* What you will do *
All of the data below should be printed again word for word, pictures excluded.

╭─ Data extract

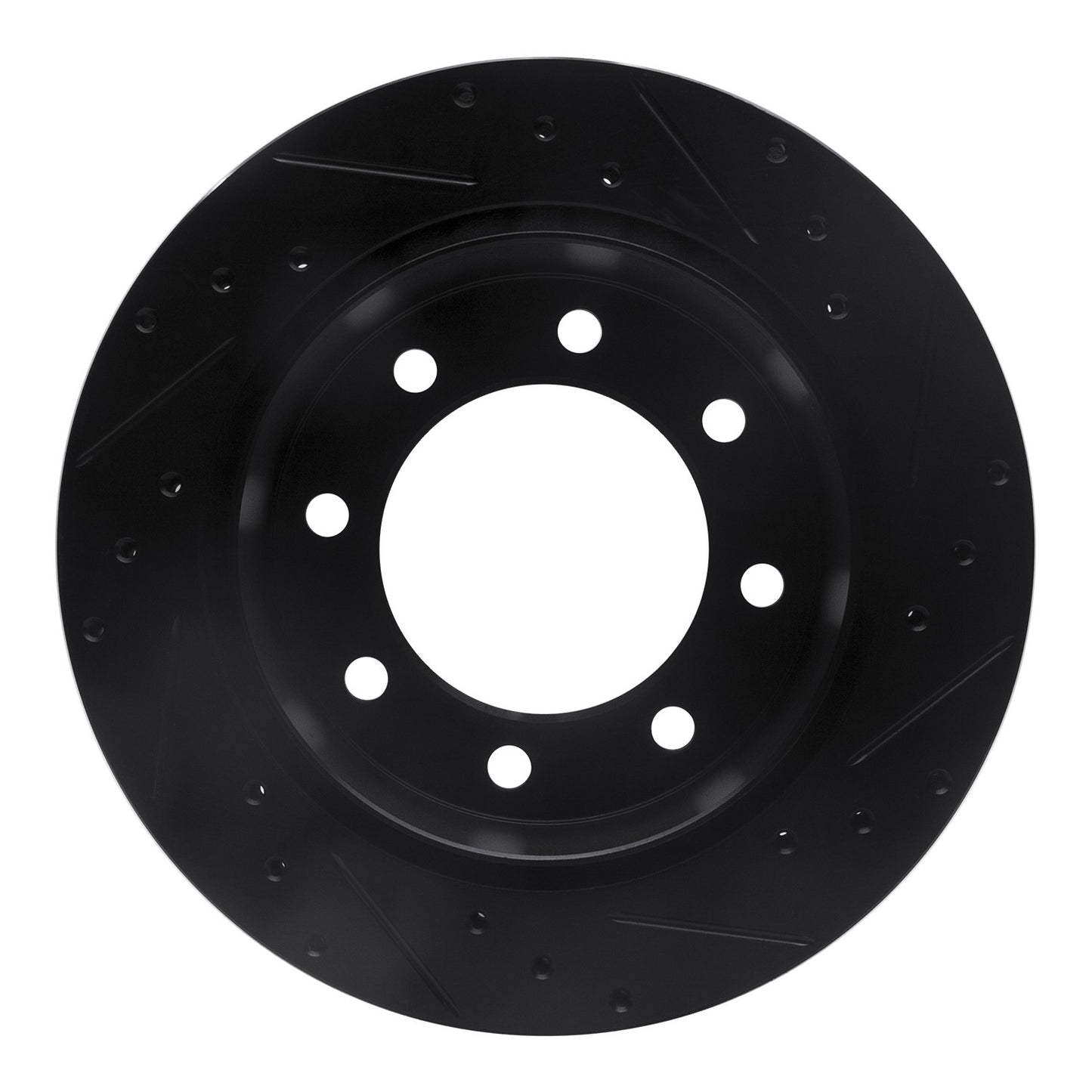 Dynamic Friction Company Disc Brake Rotor 633-48040L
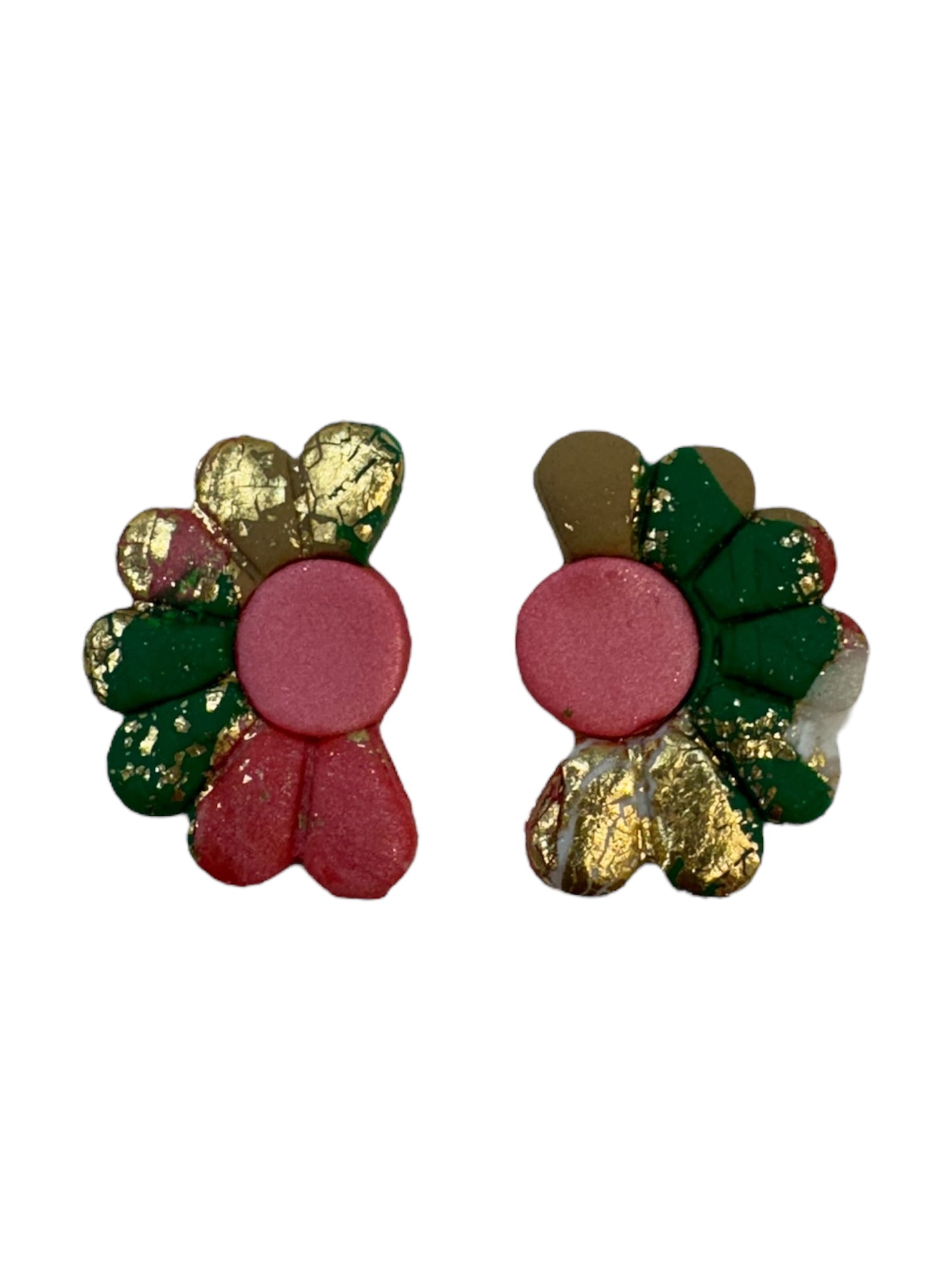 Mia Statement Studs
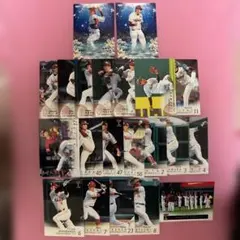 BBM 2025 1st 2nd 東北楽天ゴールデンイーグルス まとめ売り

╰─

* Exercise solution *
 Dynamic Friction Company Disc Brake Rotor 633-48040L
 Mia Statement Studs
 BBM 2025 1st 2nd 東北楽天ゴールデンイーグルス まとめ売り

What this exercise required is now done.